Na tarde de 20 de agosto de 1966, um menino que empinava pipa no Morro do Vintém, acima da cidade de Niterói, deparou com dois corpos estendidos lado a lado no matagal. O terreno era tão difícil que a polícia só alcançou o local no dia seguinte. O que encontraram ali, o Brasil tenta explicar desde então.

Os mortos eram Miguel José Viana, de 34 anos, e Manoel Pereira da Cruz, de 32, técnicos em eletrônica da cidade de Campos dos Goytacazes. Ambos vestiam ternos formais e capas impermeáveis — embora não tivesse chovido nada que as justificasse — e sobre os olhos de cada um repousava uma máscara toscamente recortada de chumbo maciço. Não havia ferimentos, nem sinais de luta, e o dinheiro continuava em seus bolsos.

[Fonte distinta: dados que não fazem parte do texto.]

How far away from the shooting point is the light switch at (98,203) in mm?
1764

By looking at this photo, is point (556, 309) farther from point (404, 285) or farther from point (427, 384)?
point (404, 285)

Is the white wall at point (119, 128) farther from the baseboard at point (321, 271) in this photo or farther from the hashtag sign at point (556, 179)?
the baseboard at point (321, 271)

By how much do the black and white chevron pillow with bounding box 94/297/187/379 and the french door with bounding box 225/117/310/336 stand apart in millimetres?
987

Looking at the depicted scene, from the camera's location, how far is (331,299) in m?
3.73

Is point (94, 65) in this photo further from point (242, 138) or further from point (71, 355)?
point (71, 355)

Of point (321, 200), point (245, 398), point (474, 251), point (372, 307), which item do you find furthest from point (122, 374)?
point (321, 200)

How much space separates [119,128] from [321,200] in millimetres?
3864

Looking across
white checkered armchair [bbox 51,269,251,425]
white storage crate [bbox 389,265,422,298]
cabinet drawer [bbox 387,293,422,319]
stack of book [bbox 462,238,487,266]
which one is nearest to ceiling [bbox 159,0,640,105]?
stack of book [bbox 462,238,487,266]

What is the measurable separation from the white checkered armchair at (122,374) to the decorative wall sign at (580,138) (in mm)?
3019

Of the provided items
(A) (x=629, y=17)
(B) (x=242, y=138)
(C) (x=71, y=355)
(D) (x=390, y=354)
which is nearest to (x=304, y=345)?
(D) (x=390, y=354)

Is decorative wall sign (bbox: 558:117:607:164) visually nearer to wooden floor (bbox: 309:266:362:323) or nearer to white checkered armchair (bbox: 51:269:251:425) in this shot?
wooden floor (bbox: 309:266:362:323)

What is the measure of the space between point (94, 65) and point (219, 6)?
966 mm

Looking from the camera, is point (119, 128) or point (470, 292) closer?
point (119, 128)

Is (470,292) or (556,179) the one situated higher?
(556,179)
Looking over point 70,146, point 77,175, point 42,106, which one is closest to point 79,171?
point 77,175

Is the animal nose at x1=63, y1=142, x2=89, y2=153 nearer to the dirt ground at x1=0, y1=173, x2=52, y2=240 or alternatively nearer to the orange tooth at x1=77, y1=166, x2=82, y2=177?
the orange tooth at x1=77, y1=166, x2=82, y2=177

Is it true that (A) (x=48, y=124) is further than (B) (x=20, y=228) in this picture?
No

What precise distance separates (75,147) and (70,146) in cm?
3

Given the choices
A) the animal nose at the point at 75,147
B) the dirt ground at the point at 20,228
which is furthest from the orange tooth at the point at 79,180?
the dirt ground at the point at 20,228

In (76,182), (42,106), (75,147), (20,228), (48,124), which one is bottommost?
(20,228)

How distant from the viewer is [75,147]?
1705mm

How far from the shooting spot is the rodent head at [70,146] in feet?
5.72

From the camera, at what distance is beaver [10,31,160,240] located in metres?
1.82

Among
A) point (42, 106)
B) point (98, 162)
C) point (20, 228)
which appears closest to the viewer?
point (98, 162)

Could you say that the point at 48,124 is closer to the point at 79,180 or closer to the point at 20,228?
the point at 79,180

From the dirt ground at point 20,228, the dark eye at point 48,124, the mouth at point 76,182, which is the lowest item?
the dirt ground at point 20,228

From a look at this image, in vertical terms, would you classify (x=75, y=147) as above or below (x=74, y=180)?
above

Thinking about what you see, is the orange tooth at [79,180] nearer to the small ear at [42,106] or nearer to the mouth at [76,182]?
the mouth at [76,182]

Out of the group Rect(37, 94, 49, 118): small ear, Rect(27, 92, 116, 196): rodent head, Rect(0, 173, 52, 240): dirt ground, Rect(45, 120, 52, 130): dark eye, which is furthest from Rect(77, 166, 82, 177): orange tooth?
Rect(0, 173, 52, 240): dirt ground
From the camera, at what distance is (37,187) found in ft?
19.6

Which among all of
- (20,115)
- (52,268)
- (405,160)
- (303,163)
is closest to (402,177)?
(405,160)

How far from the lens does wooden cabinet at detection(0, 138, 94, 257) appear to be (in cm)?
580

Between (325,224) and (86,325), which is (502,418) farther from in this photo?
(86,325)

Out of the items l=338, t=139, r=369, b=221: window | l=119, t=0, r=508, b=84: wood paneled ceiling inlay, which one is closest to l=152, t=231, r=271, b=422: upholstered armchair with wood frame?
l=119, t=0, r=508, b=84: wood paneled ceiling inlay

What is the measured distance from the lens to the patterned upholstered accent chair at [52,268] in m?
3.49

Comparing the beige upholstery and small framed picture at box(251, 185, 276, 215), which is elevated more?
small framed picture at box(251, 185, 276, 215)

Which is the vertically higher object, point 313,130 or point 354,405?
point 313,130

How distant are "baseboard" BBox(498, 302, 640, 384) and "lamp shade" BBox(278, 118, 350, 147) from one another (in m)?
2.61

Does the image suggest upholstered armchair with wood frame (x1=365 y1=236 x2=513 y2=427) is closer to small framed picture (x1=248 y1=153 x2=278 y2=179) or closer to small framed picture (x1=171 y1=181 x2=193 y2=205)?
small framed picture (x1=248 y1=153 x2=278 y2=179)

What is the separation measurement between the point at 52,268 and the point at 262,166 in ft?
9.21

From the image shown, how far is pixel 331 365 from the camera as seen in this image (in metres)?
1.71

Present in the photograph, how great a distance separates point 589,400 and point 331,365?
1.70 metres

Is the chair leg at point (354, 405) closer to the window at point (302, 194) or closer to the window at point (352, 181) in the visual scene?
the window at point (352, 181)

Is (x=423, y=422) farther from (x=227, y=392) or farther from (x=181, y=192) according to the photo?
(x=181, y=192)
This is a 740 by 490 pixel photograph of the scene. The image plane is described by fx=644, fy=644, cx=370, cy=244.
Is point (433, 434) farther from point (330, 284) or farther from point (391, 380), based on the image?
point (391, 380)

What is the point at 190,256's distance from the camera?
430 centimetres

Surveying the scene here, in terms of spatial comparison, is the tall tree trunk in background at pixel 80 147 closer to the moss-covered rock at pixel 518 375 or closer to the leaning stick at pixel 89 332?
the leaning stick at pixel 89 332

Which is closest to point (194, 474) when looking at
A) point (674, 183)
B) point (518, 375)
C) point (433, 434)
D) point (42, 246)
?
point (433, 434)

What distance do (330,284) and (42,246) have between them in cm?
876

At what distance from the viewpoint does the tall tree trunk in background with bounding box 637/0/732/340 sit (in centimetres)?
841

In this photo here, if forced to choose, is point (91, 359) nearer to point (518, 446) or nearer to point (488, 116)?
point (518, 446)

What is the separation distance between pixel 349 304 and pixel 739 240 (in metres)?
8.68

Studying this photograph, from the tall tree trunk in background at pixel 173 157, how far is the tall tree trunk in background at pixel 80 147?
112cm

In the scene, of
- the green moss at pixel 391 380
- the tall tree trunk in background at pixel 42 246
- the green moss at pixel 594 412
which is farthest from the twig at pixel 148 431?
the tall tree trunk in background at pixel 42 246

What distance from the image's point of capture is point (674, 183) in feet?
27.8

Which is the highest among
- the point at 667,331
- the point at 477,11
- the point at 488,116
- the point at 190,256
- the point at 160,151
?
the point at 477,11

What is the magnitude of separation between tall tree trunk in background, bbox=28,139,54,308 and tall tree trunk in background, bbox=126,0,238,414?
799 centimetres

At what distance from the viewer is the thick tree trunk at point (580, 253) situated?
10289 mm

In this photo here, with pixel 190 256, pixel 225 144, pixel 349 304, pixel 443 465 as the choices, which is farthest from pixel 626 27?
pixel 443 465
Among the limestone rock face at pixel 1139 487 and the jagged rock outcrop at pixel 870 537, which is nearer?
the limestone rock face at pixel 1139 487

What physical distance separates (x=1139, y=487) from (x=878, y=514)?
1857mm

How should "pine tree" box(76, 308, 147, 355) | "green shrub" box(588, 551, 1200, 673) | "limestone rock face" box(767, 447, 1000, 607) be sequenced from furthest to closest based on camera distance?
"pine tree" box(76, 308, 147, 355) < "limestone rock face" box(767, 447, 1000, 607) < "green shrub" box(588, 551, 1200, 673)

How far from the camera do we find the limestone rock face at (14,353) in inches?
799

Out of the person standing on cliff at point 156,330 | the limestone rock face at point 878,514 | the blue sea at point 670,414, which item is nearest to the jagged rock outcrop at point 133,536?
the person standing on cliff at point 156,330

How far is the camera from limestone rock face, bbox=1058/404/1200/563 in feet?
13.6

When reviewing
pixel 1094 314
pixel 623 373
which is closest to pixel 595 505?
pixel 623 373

Ao lado dos corpos estavam uma garrafa de água vazia, duas toalhas e uma folha de caderno com um cronograma manuscrito que se tornou um dos bilhetes enigmáticos mais famosos da história dos casos sem solução: “16:30 estar no local combinado. 18:30 ingerir cápsulas. Após efeito, proteger metais, aguardar sinal máscara”. Nenhuma cápsula jamais foi encontrada na cena.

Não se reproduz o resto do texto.